# Goat Pics!



## Gary_and_Ash (Aug 9, 2013)

I wanna see your most favorite goat you own! Show me a pic! Please!


----------



## ksalvagno (Oct 6, 2009)

Very cute!


----------



## peggy (Aug 11, 2010)

Sweet.


----------



## farmgirl631 (May 3, 2013)

This is Fred. He is my show wether and he won Grand Champion Market Goat at my fair!


----------



## Winrie (Apr 26, 2013)

This is my nubian/boer buck Pippin when he was 2 months old.
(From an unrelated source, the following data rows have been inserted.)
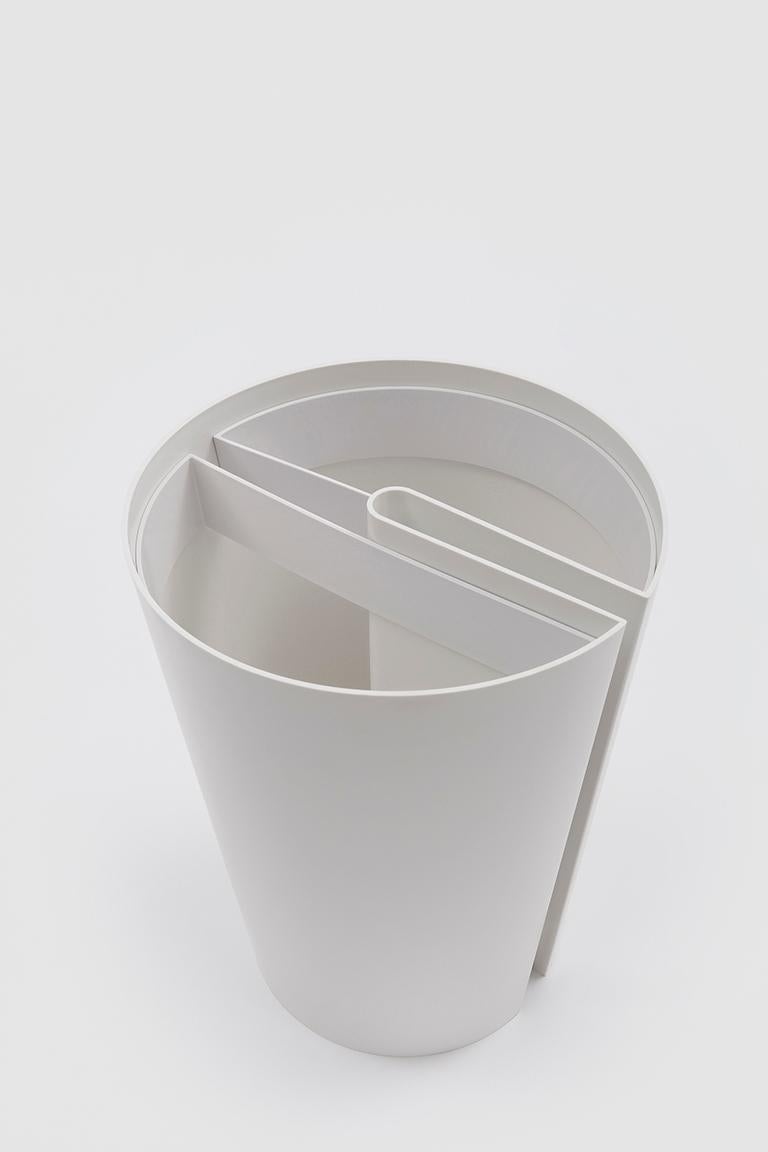 Bincan cestino is part of the Bincan collection which was designed for the work place and can be adapted to any environment whether internal or external, public or private. This piece is a wastepaper basket or bin in shock-resistant ABS plastic and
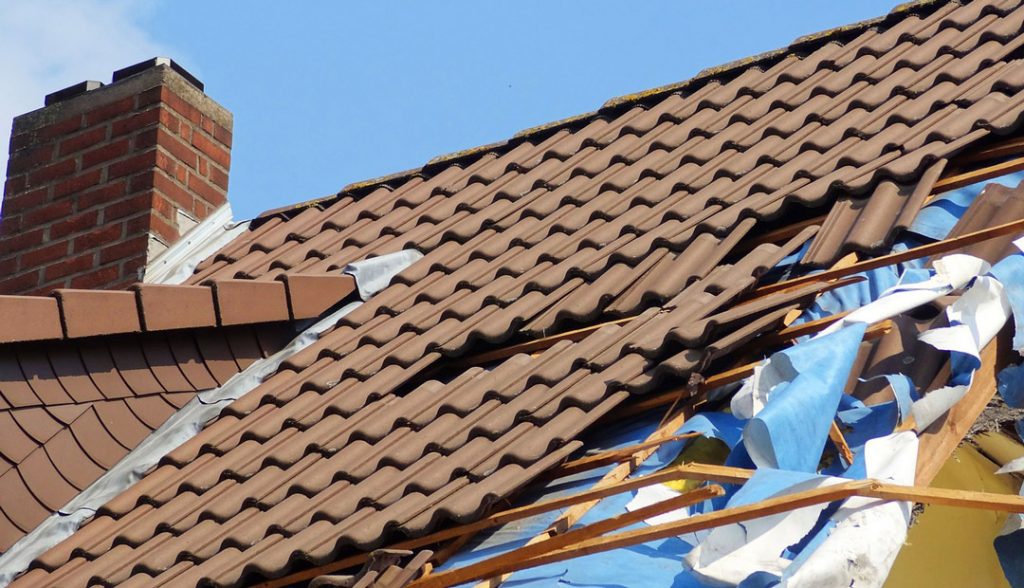 Comment réparer une fuite de toit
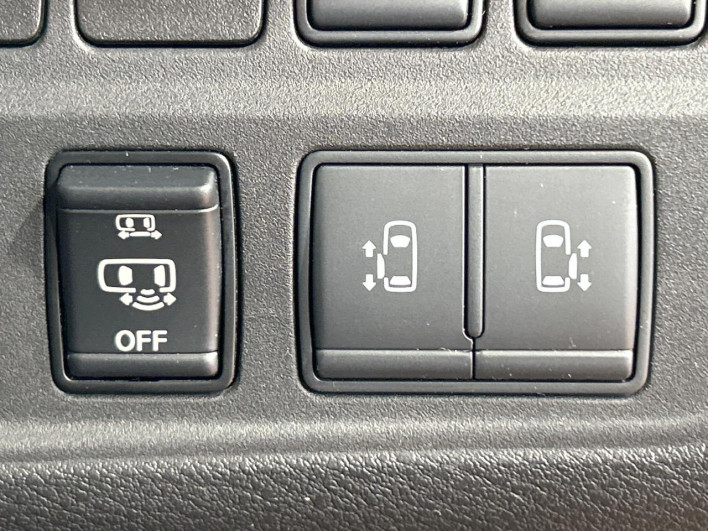 2018 Nissan Serena DAA-HFC27 (UW-69f066db2b858)[24]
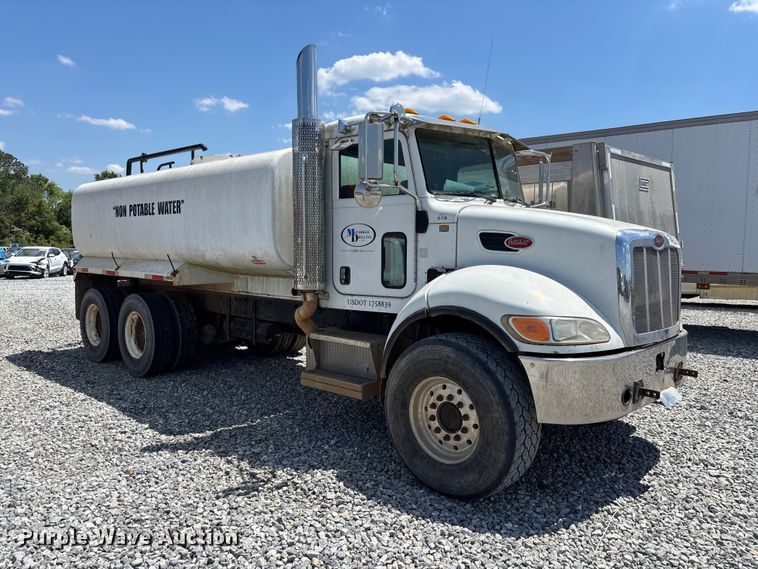 image for item YA3269 2008 Peterbilt 340 tank truck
I just love his moon spots.


----------



## TDG-Farms (Jul 12, 2013)

Here is a cutie pic.


----------



## Little-Bits-N-Pieces (Apr 7, 2013)

This was one of my favorite boer kids born this year, pictured at one day old.


----------



## BCG (Jun 30, 2012)

My favorite 2013 girls


----------



## LamanchaAcres (Jan 11, 2013)

Dont really have a favorite but........


----------



## erica4481 (Mar 26, 2013)

"Puffin Pandemonium " aka "Puffin"


----------



## wildegoats0426 (Aug 30, 2013)

Kings of the tractor


----------



## goatiegirl (Jan 7, 2013)

This is my Prim. She always likes to smell my face. I like to think of it as her giving me air kisses.


----------



## Catahoula (Feb 12, 2013)

Walter is my favorite...he is funny and very cute. He is also pushy and a bully.


----------



## TwistedKat (Dec 28, 2012)

Mine is... well all of them but... I have a soft spot for Willow, AKA Willow Pillow Pants.


----------



## sgilreath199 (Dec 4, 2013)

The first one is my sweet little Cookie who sadly passed away a few months ago and the 2nd is Lola trying to intimidate Zeus our Yorkie, 3rd is Charlie and Lola and last but not least is my buck Dozer. He is quite a flashy boy.


----------